_Task to carry out_
Starting with the first line, output the data exactly through to the end.

_Entries shown_
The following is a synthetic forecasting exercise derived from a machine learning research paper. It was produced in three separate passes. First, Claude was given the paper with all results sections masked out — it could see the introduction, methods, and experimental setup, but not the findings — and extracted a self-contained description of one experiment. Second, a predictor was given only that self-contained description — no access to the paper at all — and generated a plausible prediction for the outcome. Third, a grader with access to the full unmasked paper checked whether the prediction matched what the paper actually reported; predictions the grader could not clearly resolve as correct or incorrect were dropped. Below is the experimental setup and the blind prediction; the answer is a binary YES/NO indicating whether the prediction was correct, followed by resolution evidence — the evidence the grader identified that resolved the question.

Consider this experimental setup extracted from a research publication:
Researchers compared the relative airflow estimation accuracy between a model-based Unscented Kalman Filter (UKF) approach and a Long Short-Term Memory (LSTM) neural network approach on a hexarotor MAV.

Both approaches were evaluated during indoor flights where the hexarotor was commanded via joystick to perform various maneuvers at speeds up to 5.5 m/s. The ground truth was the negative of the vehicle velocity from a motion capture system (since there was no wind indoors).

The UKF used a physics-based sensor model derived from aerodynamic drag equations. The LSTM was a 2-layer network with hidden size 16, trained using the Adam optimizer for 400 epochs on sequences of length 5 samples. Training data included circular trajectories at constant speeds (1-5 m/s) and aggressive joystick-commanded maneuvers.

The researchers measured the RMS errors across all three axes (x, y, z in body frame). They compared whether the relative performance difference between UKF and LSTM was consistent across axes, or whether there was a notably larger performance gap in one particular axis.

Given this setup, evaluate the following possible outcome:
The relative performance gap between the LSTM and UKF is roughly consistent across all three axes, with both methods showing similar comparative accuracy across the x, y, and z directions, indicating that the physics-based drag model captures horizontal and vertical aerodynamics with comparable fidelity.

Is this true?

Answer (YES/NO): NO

_Response area_
The following is a synthetic forecasting exercise derived from a machine learning research paper. It was produced in three separate passes. First, Claude was given the paper with all results sections masked out — it could see the introduction, methods, and experimental setup, but not the findings — and extracted a self-contained description of one experiment. Second, a predictor was given only that self-contained description — no access to the paper at all — and generated a plausible prediction for the outcome. Third, a grader with access to the full unmasked paper checked whether the prediction matched what the paper actually reported; predictions the grader could not clearly resolve as correct or incorrect were dropped. Below is the experimental setup and the blind prediction; the answer is a binary YES/NO indicating whether the prediction was correct, followed by resolution evidence — the evidence the grader identified that resolved the question.

Consider this experimental setup extracted from a research publication:
Researchers compared the relative airflow estimation accuracy between a model-based Unscented Kalman Filter (UKF) approach and a Long Short-Term Memory (LSTM) neural network approach on a hexarotor MAV.

Both approaches were evaluated during indoor flights where the hexarotor was commanded via joystick to perform various maneuvers at speeds up to 5.5 m/s. The ground truth was the negative of the vehicle velocity from a motion capture system (since there was no wind indoors).

The UKF used a physics-based sensor model derived from aerodynamic drag equations. The LSTM was a 2-layer network with hidden size 16, trained using the Adam optimizer for 400 epochs on sequences of length 5 samples. Training data included circular trajectories at constant speeds (1-5 m/s) and aggressive joystick-commanded maneuvers.

The researchers measured the RMS errors across all three axes (x, y, z in body frame). They compared whether the relative performance difference between UKF and LSTM was consistent across axes, or whether there was a notably larger performance gap in one particular axis.

Given this setup, evaluate the following possible outcome:
The relative performance gap between the LSTM and UKF is roughly consistent across all three axes, with both methods showing similar comparative accuracy across the x, y, and z directions, indicating that the physics-based drag model captures horizontal and vertical aerodynamics with comparable fidelity.

Is this true?

Answer (YES/NO): NO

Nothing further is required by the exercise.